Aura home security sees through walls to avoid privacy squeamishness

Connected cameras might be the current darlings of the smart home, but what if a 24/7 stream from inside your house gives you the privacy shivers? A smarter motion sensor might be the answer, with Aura promising a new way to track activity in the home – as well as automate it – based on wireless activity.

Traditional movement sensors rely on factors like heat or light, which tend to be fairly blunt in their ability to differentiate what’s going on in the room. More recently, we’ve seen cameras with machine learning – like Amazon’s recent Cloud Cam, or Nest’s Cam IQ – doing something similar but with more refinement, promising the ability to spot people but ignore the motion of, say, a breeze blowing the curtains.

The downside there is that you have a camera pointing into your home, and generally all your video data being hosted on a remote server somewhere in the cloud.

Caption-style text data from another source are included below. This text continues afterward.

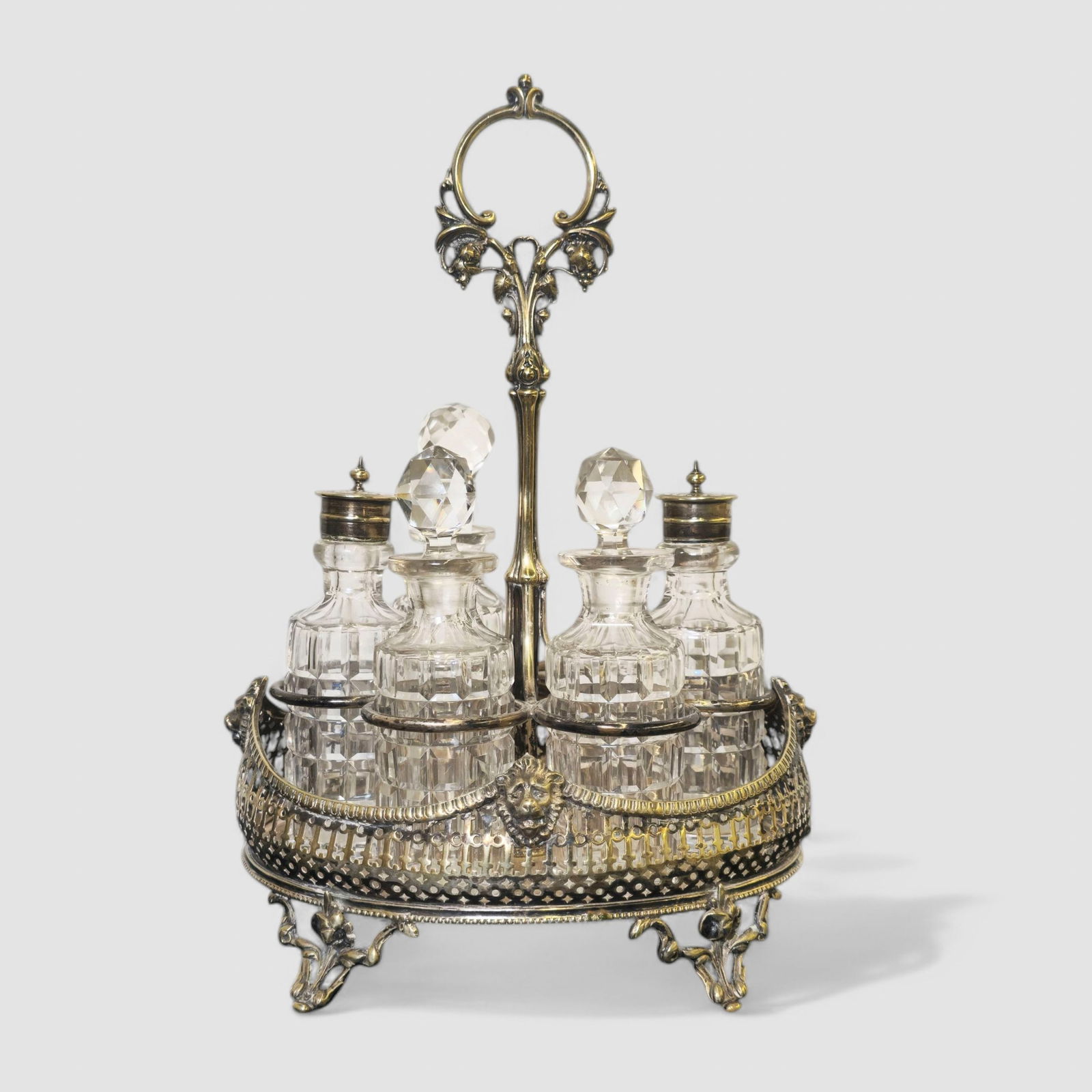 19th Century Silver Cruet Set (1 of 7)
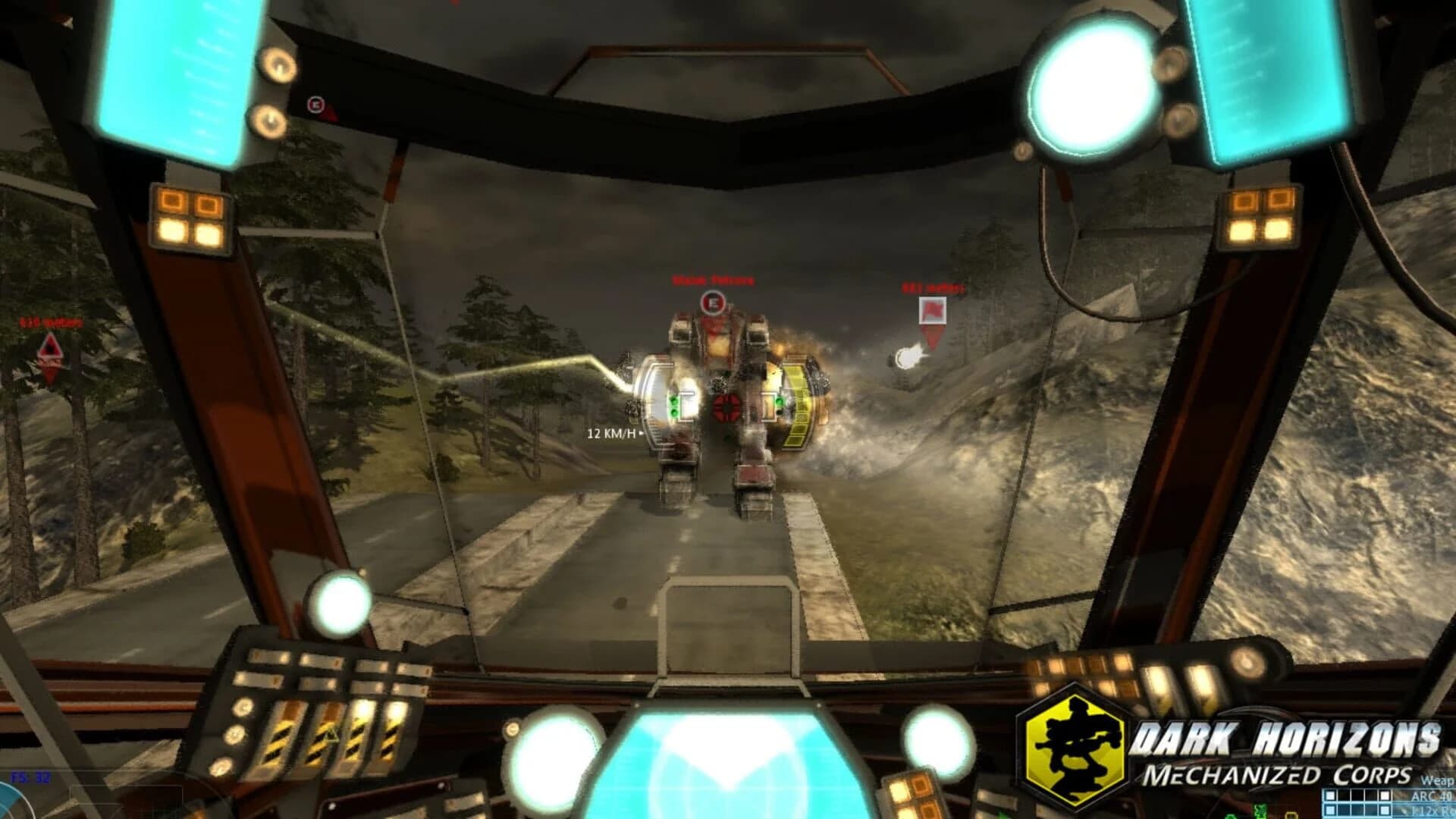Dark Horizons: Mechanized Corps screenshot 1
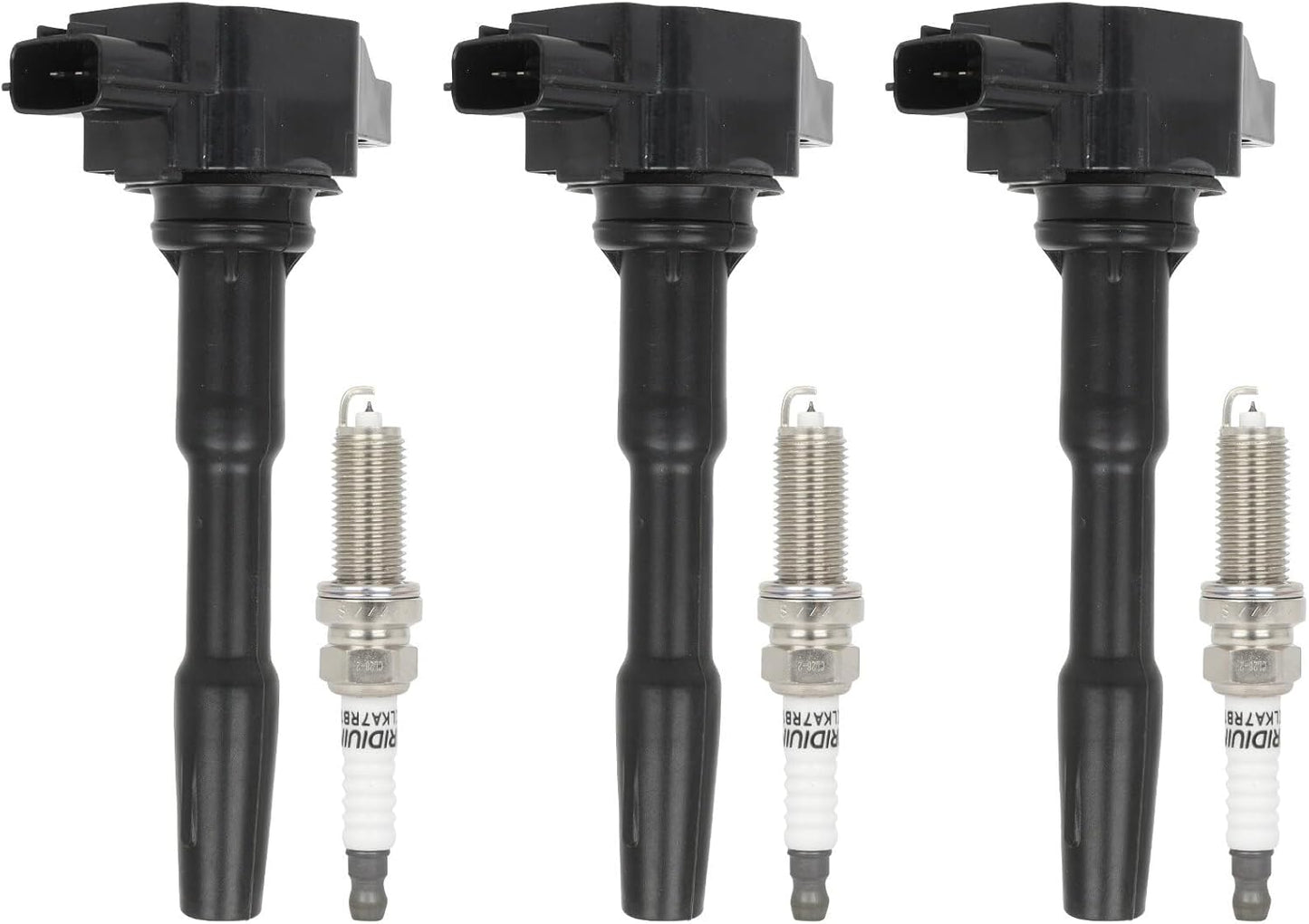 ECCPP 3 ignition coils with 3 iridium Spark Plugs,UF808,coils packs,for Smart Fortwo 2016-2017 0.9L‎224332428R,UF-808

The Aura sensors tackle things differently. Plugged into an outlet, they use “WiFi Motion”: effectively, they monitor the disruption of wireless signals that are caused when people move around through them.

With a single Aura plugged in, the system can spot if someone has moved within the home. With three or more, the beacons can use triangulation to actually pinpoint where that movement took place. For instance, they can track when someone comes in through the entranceway, or spot if someone is trying to leave. Makers Cognitive Systems suggests they’ll be useful for elderly care, where tracking movement without video has clear privacy benefits.

Alternatively, they suggest, if you have an AirBnB property you could use Aura to discreetly monitor when guests arrive and when they leave. Since the system can tell the difference between a single person, a small group, or a large gathering, the beacons could flag whether your rental guests are having a party, too.

IFTTT integration means Aura activity can be used as a trigger: you could, for instance, use it to turn on lights, or even turn on a WiFi camera if a certain set of criteria are met. While you might not want a camera streaming 24/7, you may still prefer to have some remote insight into what’s going on if an elderly relative hasn’t moved for some hours, or if there’s suddenly a large group in the home.

Aura uses scenes for that, with core home and away settings, a night mode which only activates monitoring on specific beacons, and a Guardian mode for remote monitoring. A pet mode is in beta, as the system works to differentiate between the movement of your cat or dog, and that of a potential intruder.

Aura is available now, priced at $199 for a starter kit containing a single beacon and a hub; the company says it’s good for spaces of roughly 700 square feet. Individual beacons are $99 apiece, and up to three can be added to a single starter kit.